Derrick witnessed the birth of some of the dogs in the dorm room — right beside the piles of leashes, plush toys and bags of food. On Monday, he saw many of them graduate to the outside world.

“It kind of brings us together. It makes us feel more like a family, like we did something. We accomplished something,” he said.

AIC program facilitator Stranger Davis said handing over the leash can be bittersweet. 

“Sadness in the sense that you lost something, you had to let go, but you know it’s going to go so something that is so much greater than you,” he said.

Davis helped train Raven through the JLAD program and introduced the dog to its recipient Joe Gallagher.

“I just watched that man’s life change in the best, most drastic way,” said Davis, “and he’s been waiting for it.”

Gallagher lost his service dog of 10 years in June, and he said he can already sense Raven is smart and responsive. He said his previous dog helped with the Post Traumatic Stress Disorder and mobility issues he’s had since getting injured in Vietnam.

“She will nudge me, and redirect me, and all of a sudden my focus goes to her, instead of being anxious,” he said.

Luis Salas has helped train dogs with JLAD for 13 years. He said he was transferred from Pendleton’s prison to help facilitate the program in Salem.
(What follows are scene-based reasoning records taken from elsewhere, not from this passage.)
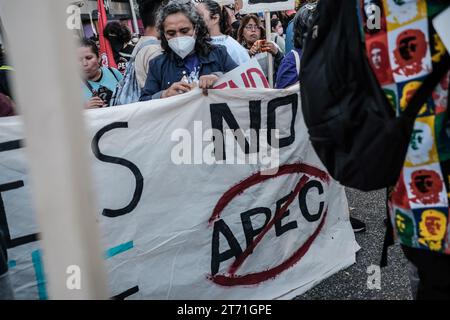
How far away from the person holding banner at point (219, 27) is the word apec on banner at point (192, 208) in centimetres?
87

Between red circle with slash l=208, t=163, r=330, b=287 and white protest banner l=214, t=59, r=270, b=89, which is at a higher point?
white protest banner l=214, t=59, r=270, b=89

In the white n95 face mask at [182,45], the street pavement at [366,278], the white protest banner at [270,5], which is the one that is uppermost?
the white protest banner at [270,5]

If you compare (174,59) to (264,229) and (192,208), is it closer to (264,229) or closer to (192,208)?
(192,208)

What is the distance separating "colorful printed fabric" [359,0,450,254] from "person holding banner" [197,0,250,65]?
81.1 inches

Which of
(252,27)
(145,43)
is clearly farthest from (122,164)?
(252,27)

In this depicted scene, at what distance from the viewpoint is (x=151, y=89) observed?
2580 millimetres

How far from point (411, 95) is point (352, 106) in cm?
14

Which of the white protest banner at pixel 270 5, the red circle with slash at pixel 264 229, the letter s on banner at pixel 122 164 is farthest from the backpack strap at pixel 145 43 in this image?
the red circle with slash at pixel 264 229

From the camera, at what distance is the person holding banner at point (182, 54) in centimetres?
258

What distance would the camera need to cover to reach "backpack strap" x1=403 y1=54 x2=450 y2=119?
1.07 m

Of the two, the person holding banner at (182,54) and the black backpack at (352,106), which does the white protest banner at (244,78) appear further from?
the black backpack at (352,106)

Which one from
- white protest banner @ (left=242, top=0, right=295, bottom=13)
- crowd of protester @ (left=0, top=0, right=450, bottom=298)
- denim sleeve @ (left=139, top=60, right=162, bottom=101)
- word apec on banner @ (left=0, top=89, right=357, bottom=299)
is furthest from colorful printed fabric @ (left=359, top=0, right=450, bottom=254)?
white protest banner @ (left=242, top=0, right=295, bottom=13)

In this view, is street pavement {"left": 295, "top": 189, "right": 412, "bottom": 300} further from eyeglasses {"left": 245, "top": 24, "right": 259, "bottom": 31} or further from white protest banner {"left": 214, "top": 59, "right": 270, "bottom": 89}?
eyeglasses {"left": 245, "top": 24, "right": 259, "bottom": 31}

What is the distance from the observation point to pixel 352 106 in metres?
1.12
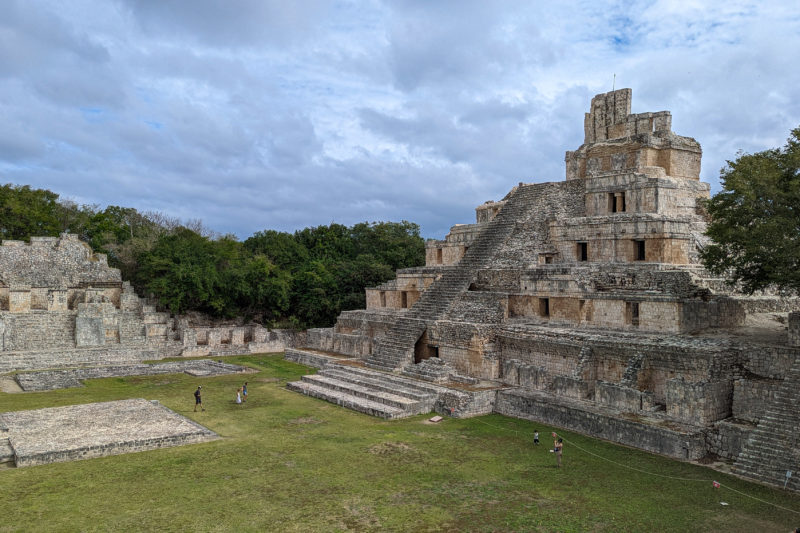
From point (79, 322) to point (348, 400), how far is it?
1459 cm

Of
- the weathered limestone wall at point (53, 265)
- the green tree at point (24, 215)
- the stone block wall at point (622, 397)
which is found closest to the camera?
the stone block wall at point (622, 397)

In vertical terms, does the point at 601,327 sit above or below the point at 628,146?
below

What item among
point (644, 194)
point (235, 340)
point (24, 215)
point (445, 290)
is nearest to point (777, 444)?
point (644, 194)

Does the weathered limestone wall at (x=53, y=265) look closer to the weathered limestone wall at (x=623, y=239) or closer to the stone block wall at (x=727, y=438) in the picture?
the weathered limestone wall at (x=623, y=239)

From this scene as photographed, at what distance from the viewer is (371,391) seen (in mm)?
17453

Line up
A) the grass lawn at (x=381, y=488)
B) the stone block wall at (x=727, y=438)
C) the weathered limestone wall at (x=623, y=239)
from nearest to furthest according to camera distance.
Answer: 1. the grass lawn at (x=381, y=488)
2. the stone block wall at (x=727, y=438)
3. the weathered limestone wall at (x=623, y=239)

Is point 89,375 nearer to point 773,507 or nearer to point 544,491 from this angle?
point 544,491

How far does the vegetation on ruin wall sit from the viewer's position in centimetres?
2922

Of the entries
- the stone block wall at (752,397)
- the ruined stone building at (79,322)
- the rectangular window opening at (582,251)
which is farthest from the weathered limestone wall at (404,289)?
the stone block wall at (752,397)

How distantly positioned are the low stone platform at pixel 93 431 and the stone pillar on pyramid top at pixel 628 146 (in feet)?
48.8

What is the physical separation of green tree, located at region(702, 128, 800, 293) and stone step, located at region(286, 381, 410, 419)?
8893 mm

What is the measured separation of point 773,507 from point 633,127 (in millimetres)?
14398

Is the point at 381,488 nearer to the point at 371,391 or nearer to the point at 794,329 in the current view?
the point at 371,391

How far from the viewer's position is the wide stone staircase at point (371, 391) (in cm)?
1591
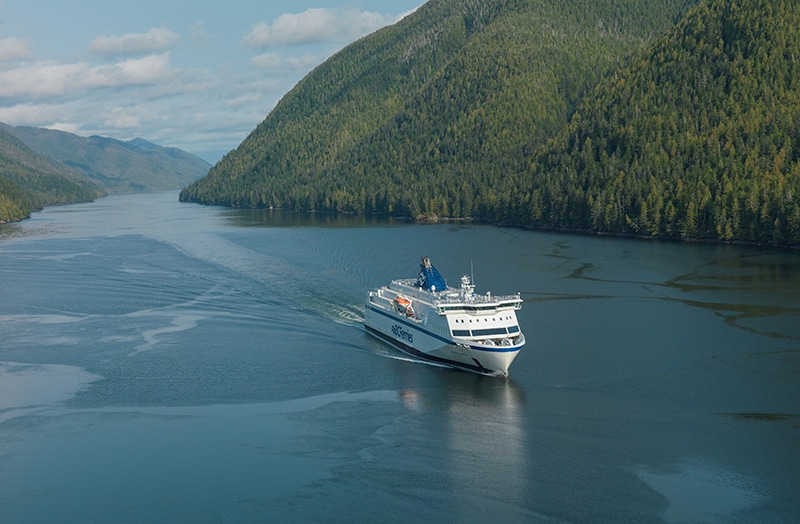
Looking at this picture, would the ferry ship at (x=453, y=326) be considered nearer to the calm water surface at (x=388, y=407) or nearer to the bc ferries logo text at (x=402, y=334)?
the bc ferries logo text at (x=402, y=334)

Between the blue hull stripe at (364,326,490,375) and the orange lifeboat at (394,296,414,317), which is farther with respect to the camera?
the orange lifeboat at (394,296,414,317)

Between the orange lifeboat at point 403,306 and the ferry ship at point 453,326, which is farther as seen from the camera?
the orange lifeboat at point 403,306

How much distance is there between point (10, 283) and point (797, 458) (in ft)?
356

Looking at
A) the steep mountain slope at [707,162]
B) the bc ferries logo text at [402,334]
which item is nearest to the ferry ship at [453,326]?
the bc ferries logo text at [402,334]

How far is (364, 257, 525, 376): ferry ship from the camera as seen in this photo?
68.3m

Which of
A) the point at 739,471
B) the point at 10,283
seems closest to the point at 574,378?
the point at 739,471

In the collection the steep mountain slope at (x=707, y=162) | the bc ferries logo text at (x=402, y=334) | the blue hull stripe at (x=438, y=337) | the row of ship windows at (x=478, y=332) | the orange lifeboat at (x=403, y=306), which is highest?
the steep mountain slope at (x=707, y=162)

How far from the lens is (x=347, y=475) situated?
49719 millimetres

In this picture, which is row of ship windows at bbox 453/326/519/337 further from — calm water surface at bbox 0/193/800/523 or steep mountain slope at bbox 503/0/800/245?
steep mountain slope at bbox 503/0/800/245

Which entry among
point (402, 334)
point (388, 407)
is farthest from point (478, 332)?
point (388, 407)

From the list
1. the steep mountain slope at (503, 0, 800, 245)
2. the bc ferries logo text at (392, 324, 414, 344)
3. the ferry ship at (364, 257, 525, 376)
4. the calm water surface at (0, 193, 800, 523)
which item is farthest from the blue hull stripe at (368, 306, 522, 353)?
the steep mountain slope at (503, 0, 800, 245)

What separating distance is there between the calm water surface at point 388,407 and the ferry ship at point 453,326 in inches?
72.6

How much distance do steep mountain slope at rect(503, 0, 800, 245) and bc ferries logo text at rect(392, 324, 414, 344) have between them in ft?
267

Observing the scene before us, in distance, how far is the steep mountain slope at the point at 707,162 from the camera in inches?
5586
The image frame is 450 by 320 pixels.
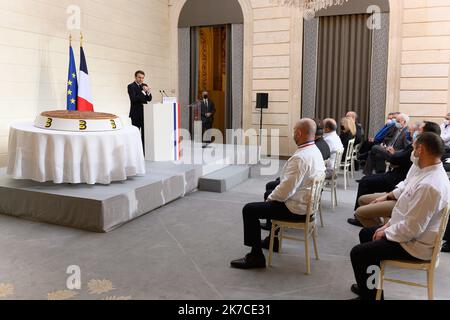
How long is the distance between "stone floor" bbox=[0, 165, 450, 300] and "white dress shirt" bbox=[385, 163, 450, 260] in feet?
1.97

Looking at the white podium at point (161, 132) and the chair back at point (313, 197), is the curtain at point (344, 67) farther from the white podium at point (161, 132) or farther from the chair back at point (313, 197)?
the chair back at point (313, 197)

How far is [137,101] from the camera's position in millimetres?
6562

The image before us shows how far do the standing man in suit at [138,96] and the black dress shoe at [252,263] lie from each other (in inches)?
152

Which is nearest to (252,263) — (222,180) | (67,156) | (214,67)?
(67,156)

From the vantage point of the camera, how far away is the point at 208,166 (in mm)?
6477

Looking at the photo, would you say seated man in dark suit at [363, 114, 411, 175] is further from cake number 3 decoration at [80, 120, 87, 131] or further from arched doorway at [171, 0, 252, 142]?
arched doorway at [171, 0, 252, 142]

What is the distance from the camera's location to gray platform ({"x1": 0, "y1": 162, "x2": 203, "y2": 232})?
4156mm

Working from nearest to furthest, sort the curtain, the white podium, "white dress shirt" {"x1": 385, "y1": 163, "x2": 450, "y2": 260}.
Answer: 1. "white dress shirt" {"x1": 385, "y1": 163, "x2": 450, "y2": 260}
2. the white podium
3. the curtain

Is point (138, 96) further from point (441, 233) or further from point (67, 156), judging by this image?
point (441, 233)

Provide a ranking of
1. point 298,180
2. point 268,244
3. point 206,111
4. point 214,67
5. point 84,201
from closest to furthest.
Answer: point 298,180 → point 268,244 → point 84,201 → point 206,111 → point 214,67

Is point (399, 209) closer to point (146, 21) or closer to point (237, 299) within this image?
point (237, 299)

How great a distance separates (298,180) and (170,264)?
3.99 feet

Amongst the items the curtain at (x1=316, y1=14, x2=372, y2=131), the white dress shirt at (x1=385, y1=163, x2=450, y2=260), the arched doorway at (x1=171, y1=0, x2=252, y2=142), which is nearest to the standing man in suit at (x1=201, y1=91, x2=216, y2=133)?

“I feel proud of the community, like I’m actually giving back,” Salas said. “It makes me feel human.”

He had a big handshake for Shane Noniza, who received Sebastian to help with his anxiety.

“I kind of forgot there was a whole room looking at me,” said Noniza, “but it felt peaceful.”

The training team demonstrated for the crowd at the graduation ceremony how Wilson is trained to disrupt the sleep of his assigned person, who pretended to have night terrors. 

Service dog Blitz showed how he was trained to get low to lick the face of his assigned person and go get help when his trainer pretended to collapse to the ground.

All the dogs receive the same training, and JLAD’s director Joy St. Peter told the crowd the dogs don’t just help the recipients.

“So what they do is work into your heart,” she said, “and dogs heal the heart. So, when they’re coming forward, every one of these guys and the socializers who are out there have to open their hearts and love, and adapt and be a different person.”

Salas agreed, saying that working and living with the dogs changes people.

“It just synchronizes you, with something else, there’s really no words,” he said. “Dogs just have a special thing about them that makes you see life in a different way.”

The nonprofit Joys of Living Assistance Dogs is currently funded with private donations, but those involved hope Oregon lawmakers will approve public funding so they can expand the partnership to even more prisons.